Data in this exercise:

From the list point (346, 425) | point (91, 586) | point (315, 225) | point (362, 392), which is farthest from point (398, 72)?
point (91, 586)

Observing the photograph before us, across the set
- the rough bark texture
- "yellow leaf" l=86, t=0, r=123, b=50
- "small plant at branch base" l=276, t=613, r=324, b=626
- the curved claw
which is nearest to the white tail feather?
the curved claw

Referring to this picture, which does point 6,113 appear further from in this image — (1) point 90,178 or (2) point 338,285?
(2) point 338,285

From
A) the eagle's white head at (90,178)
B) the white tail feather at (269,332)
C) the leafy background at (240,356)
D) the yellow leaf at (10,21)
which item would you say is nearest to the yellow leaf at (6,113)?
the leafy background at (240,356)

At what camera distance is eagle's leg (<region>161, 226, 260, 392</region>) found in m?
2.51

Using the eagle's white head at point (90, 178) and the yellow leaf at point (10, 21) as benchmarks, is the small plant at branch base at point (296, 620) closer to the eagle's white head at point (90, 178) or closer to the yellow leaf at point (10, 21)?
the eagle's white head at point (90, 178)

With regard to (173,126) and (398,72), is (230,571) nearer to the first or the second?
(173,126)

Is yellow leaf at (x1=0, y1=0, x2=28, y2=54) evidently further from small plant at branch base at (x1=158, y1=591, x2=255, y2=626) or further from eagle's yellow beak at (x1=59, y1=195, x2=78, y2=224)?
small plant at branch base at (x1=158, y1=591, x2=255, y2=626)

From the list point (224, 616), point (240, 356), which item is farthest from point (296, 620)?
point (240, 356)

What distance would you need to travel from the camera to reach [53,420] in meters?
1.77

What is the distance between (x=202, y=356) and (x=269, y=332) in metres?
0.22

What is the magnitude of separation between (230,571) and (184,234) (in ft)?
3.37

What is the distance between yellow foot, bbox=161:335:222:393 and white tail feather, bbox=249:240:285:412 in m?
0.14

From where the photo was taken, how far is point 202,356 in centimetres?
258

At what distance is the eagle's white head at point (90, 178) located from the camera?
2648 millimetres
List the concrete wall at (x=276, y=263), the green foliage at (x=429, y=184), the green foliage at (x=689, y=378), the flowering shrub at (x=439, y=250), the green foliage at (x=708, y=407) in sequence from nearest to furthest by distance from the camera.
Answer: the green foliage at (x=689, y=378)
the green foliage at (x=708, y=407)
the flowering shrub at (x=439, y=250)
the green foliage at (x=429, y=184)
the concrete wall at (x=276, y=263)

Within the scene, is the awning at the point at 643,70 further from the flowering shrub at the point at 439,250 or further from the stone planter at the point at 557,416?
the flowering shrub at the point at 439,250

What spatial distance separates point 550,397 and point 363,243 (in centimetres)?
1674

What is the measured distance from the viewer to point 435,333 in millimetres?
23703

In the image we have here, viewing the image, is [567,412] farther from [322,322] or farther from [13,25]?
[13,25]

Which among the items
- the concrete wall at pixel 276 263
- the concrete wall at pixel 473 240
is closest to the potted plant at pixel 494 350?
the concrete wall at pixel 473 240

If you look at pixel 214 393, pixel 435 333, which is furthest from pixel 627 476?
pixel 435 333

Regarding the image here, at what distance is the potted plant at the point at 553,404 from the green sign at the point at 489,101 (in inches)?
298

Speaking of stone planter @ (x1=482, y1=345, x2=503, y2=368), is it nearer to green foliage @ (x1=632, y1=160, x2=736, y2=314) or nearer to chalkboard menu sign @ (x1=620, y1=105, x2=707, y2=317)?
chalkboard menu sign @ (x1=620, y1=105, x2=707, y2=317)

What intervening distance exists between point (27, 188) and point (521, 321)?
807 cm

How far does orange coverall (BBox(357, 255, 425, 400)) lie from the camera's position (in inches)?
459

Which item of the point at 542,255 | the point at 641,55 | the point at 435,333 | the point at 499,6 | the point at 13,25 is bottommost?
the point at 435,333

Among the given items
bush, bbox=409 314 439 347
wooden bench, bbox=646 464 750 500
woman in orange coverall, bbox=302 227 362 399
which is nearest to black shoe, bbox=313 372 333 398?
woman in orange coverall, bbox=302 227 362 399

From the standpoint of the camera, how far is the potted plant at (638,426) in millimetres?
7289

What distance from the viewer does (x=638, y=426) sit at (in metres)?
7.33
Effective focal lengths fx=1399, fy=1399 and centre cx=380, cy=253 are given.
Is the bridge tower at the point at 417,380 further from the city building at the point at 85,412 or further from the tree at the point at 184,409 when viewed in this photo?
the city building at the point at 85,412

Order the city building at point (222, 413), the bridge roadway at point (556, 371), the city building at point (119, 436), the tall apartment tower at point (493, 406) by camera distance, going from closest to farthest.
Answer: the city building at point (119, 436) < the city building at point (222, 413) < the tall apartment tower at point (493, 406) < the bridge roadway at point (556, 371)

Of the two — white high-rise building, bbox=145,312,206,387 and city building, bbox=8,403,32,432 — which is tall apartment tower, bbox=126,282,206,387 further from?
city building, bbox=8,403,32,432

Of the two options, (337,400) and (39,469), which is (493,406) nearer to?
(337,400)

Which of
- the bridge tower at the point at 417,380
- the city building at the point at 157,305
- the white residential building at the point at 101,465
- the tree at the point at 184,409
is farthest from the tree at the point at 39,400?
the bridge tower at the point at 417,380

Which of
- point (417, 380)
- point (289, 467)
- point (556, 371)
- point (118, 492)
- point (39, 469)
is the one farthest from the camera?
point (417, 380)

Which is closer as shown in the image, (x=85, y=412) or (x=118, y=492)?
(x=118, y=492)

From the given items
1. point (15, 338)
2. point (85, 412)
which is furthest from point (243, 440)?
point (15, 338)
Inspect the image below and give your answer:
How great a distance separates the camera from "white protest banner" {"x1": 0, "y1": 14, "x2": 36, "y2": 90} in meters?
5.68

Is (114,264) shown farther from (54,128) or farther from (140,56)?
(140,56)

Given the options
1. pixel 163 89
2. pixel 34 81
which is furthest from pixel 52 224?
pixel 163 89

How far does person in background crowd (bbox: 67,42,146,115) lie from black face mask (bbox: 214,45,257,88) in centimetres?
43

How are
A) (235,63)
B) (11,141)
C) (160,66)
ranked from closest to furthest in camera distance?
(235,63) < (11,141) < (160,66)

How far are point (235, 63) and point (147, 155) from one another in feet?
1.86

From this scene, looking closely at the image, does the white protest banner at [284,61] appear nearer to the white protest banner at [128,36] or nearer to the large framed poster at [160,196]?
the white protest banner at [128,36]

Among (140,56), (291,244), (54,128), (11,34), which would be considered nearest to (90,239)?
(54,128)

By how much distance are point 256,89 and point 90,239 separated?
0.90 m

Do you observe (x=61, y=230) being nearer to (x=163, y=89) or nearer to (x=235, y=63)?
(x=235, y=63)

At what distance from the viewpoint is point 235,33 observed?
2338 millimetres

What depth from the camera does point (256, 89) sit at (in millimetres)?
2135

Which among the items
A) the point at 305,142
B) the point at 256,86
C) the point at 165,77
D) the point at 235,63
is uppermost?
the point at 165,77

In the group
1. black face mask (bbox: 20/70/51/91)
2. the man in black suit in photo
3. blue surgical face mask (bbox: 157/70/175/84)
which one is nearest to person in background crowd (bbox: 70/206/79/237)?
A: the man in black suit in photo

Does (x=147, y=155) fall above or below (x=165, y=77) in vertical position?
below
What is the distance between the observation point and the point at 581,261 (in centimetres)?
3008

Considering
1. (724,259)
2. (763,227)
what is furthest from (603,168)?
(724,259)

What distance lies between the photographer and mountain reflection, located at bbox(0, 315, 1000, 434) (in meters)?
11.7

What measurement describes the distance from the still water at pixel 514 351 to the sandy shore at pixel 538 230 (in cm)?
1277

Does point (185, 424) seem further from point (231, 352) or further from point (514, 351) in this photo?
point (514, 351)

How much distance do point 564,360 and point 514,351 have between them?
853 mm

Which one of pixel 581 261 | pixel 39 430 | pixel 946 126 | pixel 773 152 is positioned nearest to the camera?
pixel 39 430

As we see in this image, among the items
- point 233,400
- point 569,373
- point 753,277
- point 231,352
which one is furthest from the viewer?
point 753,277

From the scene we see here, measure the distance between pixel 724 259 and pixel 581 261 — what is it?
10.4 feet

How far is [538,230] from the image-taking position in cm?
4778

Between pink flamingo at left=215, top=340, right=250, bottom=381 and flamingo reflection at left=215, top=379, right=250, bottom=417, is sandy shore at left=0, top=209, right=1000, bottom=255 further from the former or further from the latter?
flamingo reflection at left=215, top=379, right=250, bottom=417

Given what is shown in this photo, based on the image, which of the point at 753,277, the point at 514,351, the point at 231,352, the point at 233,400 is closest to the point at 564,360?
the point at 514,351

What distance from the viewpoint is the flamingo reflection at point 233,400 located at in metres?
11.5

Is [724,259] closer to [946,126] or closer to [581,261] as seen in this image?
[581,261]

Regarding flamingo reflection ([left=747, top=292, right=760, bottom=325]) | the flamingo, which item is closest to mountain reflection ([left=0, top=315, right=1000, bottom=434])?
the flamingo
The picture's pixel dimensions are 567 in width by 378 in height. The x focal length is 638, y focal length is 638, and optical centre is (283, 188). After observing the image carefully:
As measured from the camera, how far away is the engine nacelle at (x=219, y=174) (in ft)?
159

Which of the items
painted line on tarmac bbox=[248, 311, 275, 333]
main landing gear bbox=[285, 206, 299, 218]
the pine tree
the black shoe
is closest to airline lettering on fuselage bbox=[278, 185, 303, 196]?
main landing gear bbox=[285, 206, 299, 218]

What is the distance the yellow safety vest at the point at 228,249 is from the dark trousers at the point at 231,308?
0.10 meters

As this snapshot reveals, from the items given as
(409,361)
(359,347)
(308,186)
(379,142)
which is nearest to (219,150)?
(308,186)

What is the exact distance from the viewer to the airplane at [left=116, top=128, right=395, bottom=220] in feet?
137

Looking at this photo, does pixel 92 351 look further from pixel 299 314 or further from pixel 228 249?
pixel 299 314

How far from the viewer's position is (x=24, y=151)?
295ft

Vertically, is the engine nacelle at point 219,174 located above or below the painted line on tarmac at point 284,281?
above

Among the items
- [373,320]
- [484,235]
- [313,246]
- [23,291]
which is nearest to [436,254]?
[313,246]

Exercise brief: Retype exactly the lines from the one containing "What is the distance the" through the last line of the records above, including both.

Reply:
What is the distance the yellow safety vest at the point at 228,249 is from the dark trousers at the point at 231,308?
0.10 meters

As this snapshot reveals, from the items given as
(409,361)
(359,347)
(308,186)
(379,142)
which is nearest to (219,150)?
(308,186)

What is the exact distance from the viewer to the airplane at [left=116, top=128, right=395, bottom=220] in feet?
137

Looking at this photo, does pixel 92 351 look further from pixel 299 314 or further from pixel 228 249?
pixel 299 314

How far from the viewer's position is (x=24, y=151)?
295ft

Vertically, is the engine nacelle at point 219,174 located above or below the painted line on tarmac at point 284,281?
above

Among the items
- [373,320]
- [484,235]
- [313,246]
- [23,291]
which is nearest to [436,254]?
[313,246]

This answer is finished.